The restrictions are modeled on the previous restrictions on coal, in this area the US will have to build to a UN embargo, but remains unclear if Beijing will agree to one, according to Ruggiero.
“The textile ban, inspections paragraphs, and joint ventures language are strong,” he added.
“The other sectoral restrictions rely on China and Russia implementation, which has been a challenge. The US should continue to use US sanctions against China and Russia to ensure implementation,” Ruggiero told CNN.
French ambassador to the UN Francois Delattre stated his support for the US-drafted resolution ahead of Monday’s vote.

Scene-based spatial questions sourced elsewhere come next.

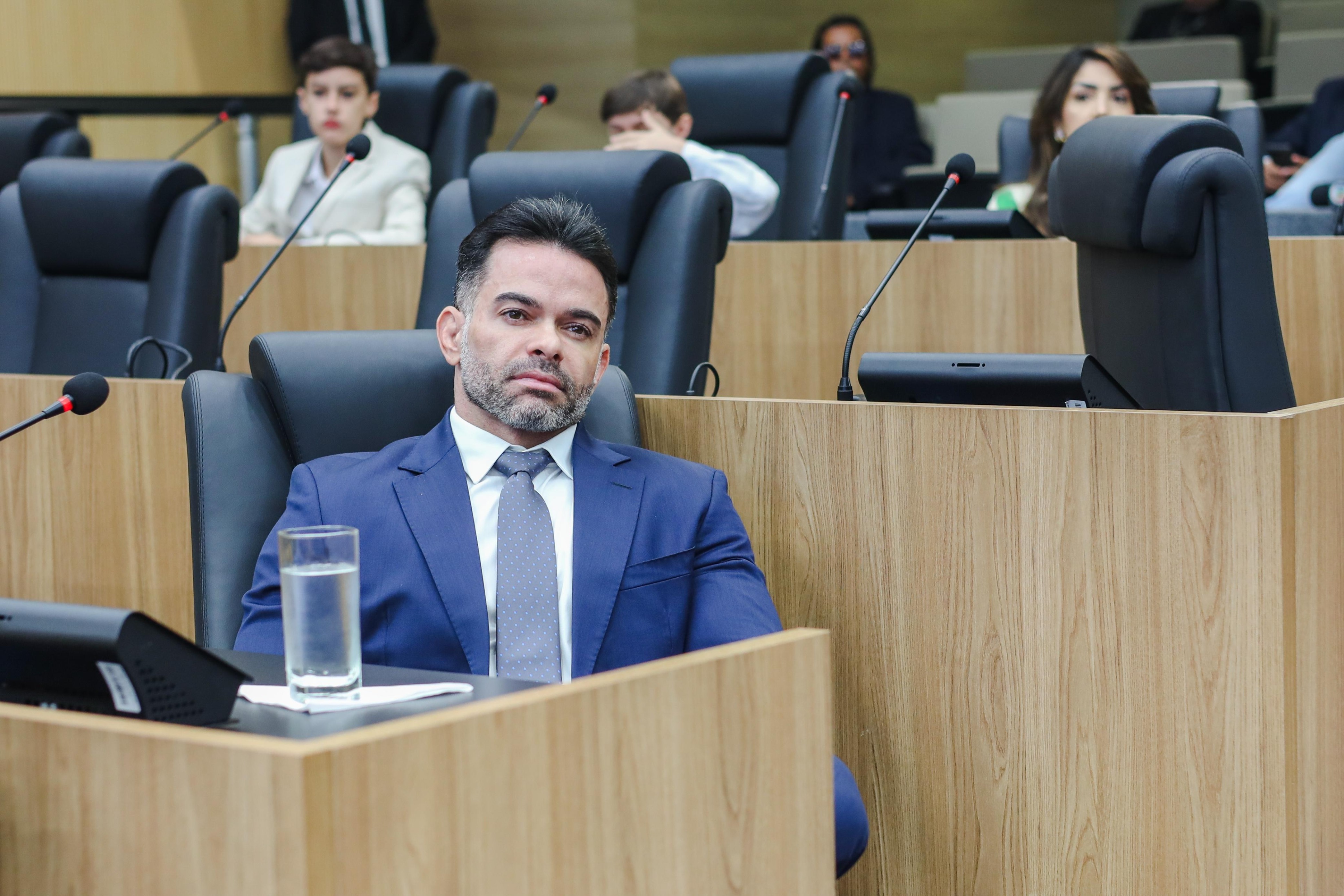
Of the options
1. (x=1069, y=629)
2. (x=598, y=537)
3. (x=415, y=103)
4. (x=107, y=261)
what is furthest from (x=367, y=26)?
(x=1069, y=629)

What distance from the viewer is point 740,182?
13.1 ft

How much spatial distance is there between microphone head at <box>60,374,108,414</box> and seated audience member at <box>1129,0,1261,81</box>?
19.6 feet

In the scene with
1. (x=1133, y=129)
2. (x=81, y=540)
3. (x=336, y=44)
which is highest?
(x=336, y=44)


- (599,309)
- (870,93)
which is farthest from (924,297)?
(870,93)

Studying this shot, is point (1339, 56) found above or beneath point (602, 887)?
above

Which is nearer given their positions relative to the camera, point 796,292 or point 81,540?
point 81,540

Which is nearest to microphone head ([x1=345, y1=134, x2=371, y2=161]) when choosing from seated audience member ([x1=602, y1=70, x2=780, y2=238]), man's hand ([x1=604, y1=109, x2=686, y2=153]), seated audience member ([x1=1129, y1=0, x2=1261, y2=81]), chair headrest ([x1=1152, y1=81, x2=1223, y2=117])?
man's hand ([x1=604, y1=109, x2=686, y2=153])

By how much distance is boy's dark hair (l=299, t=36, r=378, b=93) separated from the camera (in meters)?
4.44

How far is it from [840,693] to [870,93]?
16.0 ft

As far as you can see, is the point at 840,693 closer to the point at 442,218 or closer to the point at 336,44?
the point at 442,218

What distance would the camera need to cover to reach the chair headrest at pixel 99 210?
320 centimetres

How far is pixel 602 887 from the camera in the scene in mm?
1111

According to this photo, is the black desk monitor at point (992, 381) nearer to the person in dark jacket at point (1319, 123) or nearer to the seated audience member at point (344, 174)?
the seated audience member at point (344, 174)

“Our deep belief is that only a firm reaction of the council can open the path towards a political solution to this crisis. Make no mistake about it, our firmness today is our best antidote to the risk of war, to the risk of confrontation, and our firmness today is our best tool for a political solution tomorrow,” he said.
After the vote Russia’s Ambassador to the UN Vassily Nebenzia explained why his country supported the resolution: “Russia does not accept the claims of DPRK to become a nuclear state and has supported all of the security council resolutions demanding an end to the nuclear missile programs of Pyongyang in the interest of de-nuclearizing the Korean peninsula. Therefore, we supported and are supporting the sanctions contained in the resolutions aimed at compelling the DPRK to meet the demands of the Security Council.”
North Korea nuclear tests
The US and its allies have been calling for stern measures against North Korea since the September 3 nuclear test.
The test sent powerful tremors across the region, suggesting the device used was the most powerful the nation has ever tested. Pyongyang claims it tested a hydrogen bomb capable of sitting atop a ballistic missile.
Hydrogen bombs have a far larger yield than traditional weapons, meaning devices can be smaller while providing greater devastation.
Making them small enough to fit on a missile is a challenging task, and one that North Korea claims to have achieved. Experts are not so sure, but as long as Pyongyang claims to have the technology, the working assumption is that it’s true.